Task instructions -
Wherever a picture appears in the data below, omit it, and restate everything else word for word.

Input data -

====

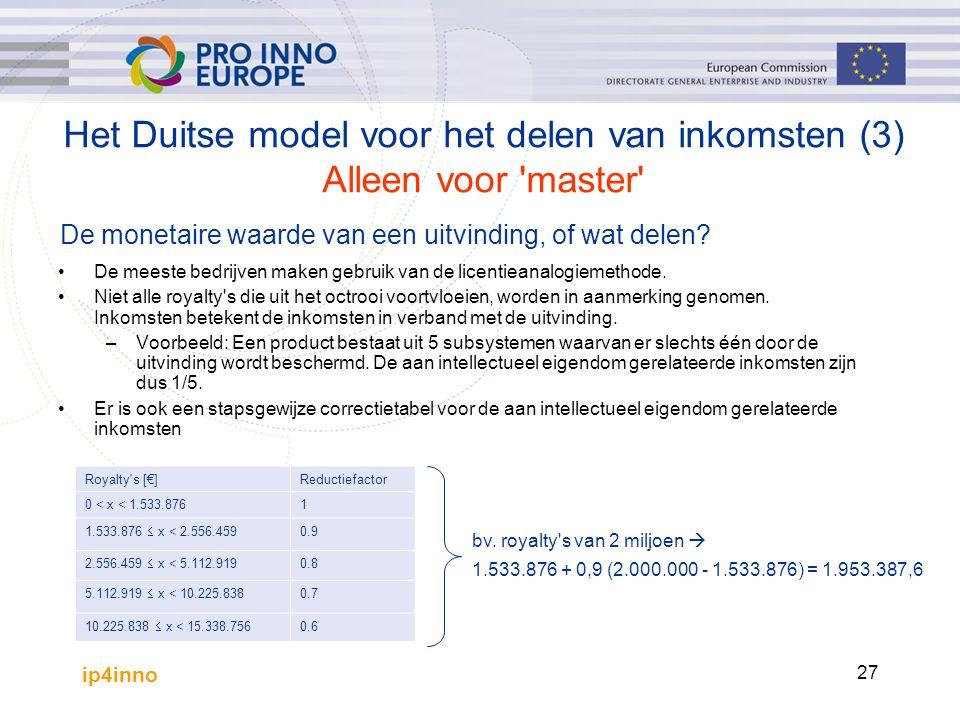 ip4inno 27 Het Duitse model voor het delen van inkomsten (3) Alleen voor master De meeste bedrijven maken gebruik van de licentieanalogiemethode.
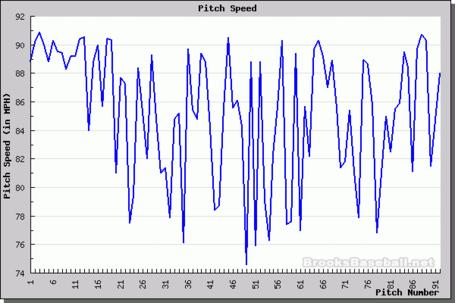 Lyles_speed_chart_medium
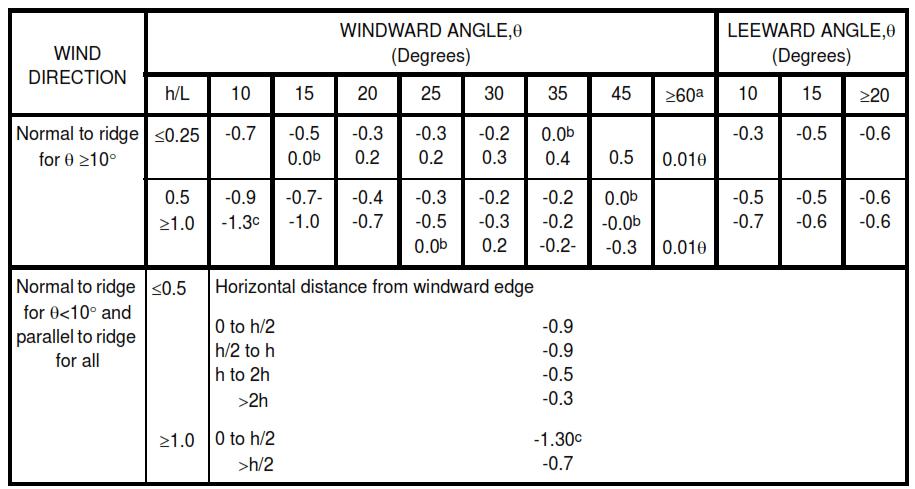 Table IX - Roof Pressure Coefficient, Cp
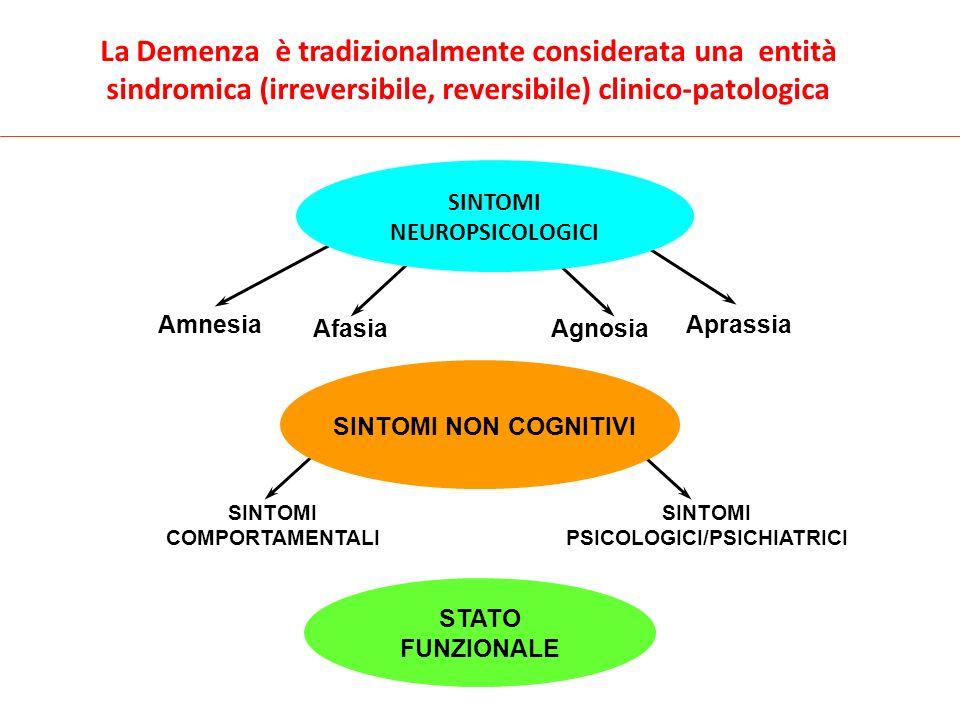 La Demenza è tradizionalmente considerata una entità sindromica (irreversibile, reversibile) clinico-patologica SINTOMI PSICOLOGICI/PSICHIATRICI SINTO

====

Completed exercise -
 ip4inno 27 Het Duitse model voor het delen van inkomsten (3) Alleen voor master De meeste bedrijven maken gebruik van de licentieanalogiemethode.
 Lyles_speed_chart_medium
 Table IX - Roof Pressure Coefficient, Cp
 La Demenza è tradizionalmente considerata una entità sindromica (irreversibile, reversibile) clinico-patologica SINTOMI PSICOLOGICI/PSICHIATRICI SINTO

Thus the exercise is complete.